CONSIGNE 1:
Quelles lignes des entrées contiennent le mot « yellow » ? Recopiez chacune d'elles.

TEXTE FOURNI:
= = = =

Mme la présidente. La parole est à M. Philippe Dallier.
M. Philippe Dallier. Madame la présidente, monsieur le secrétaire d'État, mes chers collègues, hasard du calendrier, nous sommes aujourd’hui très exactement à mi-mandat, à la moitié du quinquennat, à la moitié de la législature, c’est-à-dire au milieu du gué. Et, ce soir, le Président de la République s’exprimera pour tenter de convaincre les Français que la politique conduite par son gouvernement, sous son autorité, est la bonne.
Nous lui souhaitons bon courage,…
M. Jean-Pierre Caffet. Merci pour lui !
M. Philippe Dallier. …car la tâche sera rude, après deux années et demie d’une politique sans cap et sans vision, sans résultat, dont le bilan se résume assez vite : c’est l’échec !
Échec sur la croissance, tout d’abord, que la nouvelle majorité espérait certainement voir revenir, comme par enchantement, dès l’automne 2012, tant il est manifeste qu’elle n’avait pas compris la nature profonde de cette crise et le problème du manque de compétitivité de nos entreprises.

= = = =

JEU DE DONNÉES:
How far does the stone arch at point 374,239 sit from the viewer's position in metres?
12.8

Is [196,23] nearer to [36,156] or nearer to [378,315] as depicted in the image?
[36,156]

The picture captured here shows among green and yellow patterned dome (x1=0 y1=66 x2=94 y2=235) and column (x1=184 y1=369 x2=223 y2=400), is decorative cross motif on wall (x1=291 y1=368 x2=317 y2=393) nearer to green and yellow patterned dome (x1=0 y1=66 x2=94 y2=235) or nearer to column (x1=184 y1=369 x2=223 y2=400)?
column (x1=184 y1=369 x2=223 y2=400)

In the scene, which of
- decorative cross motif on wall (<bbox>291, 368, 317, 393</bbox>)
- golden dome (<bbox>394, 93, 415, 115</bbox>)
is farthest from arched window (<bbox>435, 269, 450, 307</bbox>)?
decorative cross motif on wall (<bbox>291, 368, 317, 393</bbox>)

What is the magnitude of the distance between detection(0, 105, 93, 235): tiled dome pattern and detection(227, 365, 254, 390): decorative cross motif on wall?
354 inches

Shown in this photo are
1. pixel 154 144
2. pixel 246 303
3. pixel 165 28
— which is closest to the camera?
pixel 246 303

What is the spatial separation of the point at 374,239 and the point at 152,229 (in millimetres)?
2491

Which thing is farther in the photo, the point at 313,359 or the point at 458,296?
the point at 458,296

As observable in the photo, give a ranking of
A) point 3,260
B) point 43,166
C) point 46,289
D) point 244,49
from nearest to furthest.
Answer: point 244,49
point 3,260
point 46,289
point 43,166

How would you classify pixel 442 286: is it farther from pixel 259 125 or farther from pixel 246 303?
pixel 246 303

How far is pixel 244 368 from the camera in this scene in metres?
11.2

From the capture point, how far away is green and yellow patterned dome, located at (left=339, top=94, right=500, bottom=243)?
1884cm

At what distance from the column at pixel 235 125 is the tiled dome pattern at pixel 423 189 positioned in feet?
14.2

= = = =

CONSIGNE 2:
Transcrivez le passage du texte fourni qui va de « M. Philippe Dallier. Madame » jusqu'à « est la bonne. » inclus.

RÉPONSE RÉDIGÉE 1:
The picture captured here shows among green and yellow patterned dome (x1=0 y1=66 x2=94 y2=235) and column (x1=184 y1=369 x2=223 y2=400), is decorative cross motif on wall (x1=291 y1=368 x2=317 y2=393) nearer to green and yellow patterned dome (x1=0 y1=66 x2=94 y2=235) or nearer to column (x1=184 y1=369 x2=223 y2=400)?
From the capture point, how far away is green and yellow patterned dome, located at (left=339, top=94, right=500, bottom=243)?

RÉPONSE RÉDIGÉE 2:
M. Philippe Dallier. Madame la présidente, monsieur le secrétaire d'État, mes chers collègues, hasard du calendrier, nous sommes aujourd’hui très exactement à mi-mandat, à la moitié du quinquennat, à la moitié de la législature, c’est-à-dire au milieu du gué. Et, ce soir, le Président de la République s’exprimera pour tenter de convaincre les Français que la politique conduite par son gouvernement, sous son autorité, est la bonne.